Given the prevalence of non-adherence among patients with chronic conditions, understanding medication decision processes and the cost-benefit analysis driving intentional non-adherence merit further investigation. For example, myocardial infarction survivors risk recurrent events and have an annual death rate of 5%; nevertheless, patient adherence is estimated to be only slightly greater than 50%. Despite the elevated risk for these patients, their adherence behavior indicates both that they do not fully grasp the consequences of not taking their medication, and that factors other than the risk associated with the condition are considered, such as the necessity for, or potential harm associated with, medication use.9 Effective, personalized solutions for improving non-adherence must be based on a comprehensive understanding of this decision-making process,5 as well as a behavioral-science based understanding of how, exactly, humans incorporate risk assessment into their decision-making process. Nudge techniques can be easily employed by physicians and can have a considerable impact on how patients determine the costs and benefits of taking their medication as prescribed. We shall examine these and other techniques in future articles. 

References
1. Kisa, Adnan & Sabaté, Eduardo & Nuño-Solinís, Roberto. (2003). ADHERENCE TO LONG-TERM THERAPIES: Evidence for action. Eur J Cardiovasc Nurs. 2003 Dec;2(4):323. https://apps.who.int/medicinedocs/pdf/s4883e/s4883e.pdf
2. Pittman, Donald, et al. Adherence to Statins, Subsequent Healthcare Costs, and Cardiovascular Hospitalizations. The American Journal of Cardiology vol. 107,11(2011): 1662-1666. 
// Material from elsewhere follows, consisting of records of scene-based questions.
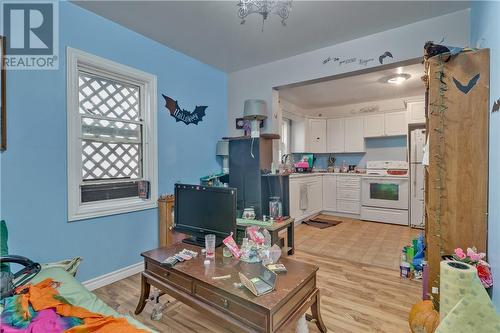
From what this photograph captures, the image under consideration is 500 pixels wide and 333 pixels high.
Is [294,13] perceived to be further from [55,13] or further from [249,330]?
[249,330]

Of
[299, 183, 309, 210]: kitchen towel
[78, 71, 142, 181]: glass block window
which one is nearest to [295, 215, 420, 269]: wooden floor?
[299, 183, 309, 210]: kitchen towel

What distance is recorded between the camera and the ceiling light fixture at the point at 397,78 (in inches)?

3. Brown, Marie T, and Jennifer K Bussell. “Medication adherence: WHO cares?.” Mayo Clinic proceedings vol. 86,4 (2011): 304-14. https://www.ncbi.nlm.nih.gov/pmc/articles/PMC3068890/
4. Bart JF van den Bemt, Hanneke E Zwikker & Cornelia HM van den Ende (2012) Medication adherence in patients with rheumatoid arthritis: a critical appraisal of the existing literature, Expert Review of Clinical Immunology, 8:4, 337-351,
5. Molloy, Gerard, et al. “Intentional and unintentional non-adherence to medications following an acute coronary syndrome: A longitudinal study.” Journal of Psychosomatic Research vol. 75,5(2014): 430-432. 
6. Meraz R. “Medication Nonadherence or Self-care? Understanding the Medication Decision-Making Process and Experiences of Older Adults With Heart Failure.” Journal of Cardiovascular Nursing vol. 35,1(2020): 26–34. 
7. Kripalani, S., et al. “Interventions to enhance medication adherence in chronic medical conditions: a systematic review.” Arch Intern Med. vol. 167,6(2007):540-50. 
8. Keenan, Jan. Improving adherence to medication for secondary cardiovascular disease prevention. European Journal of Preventive Cardiology vol. 24,3S(2017): 29–35.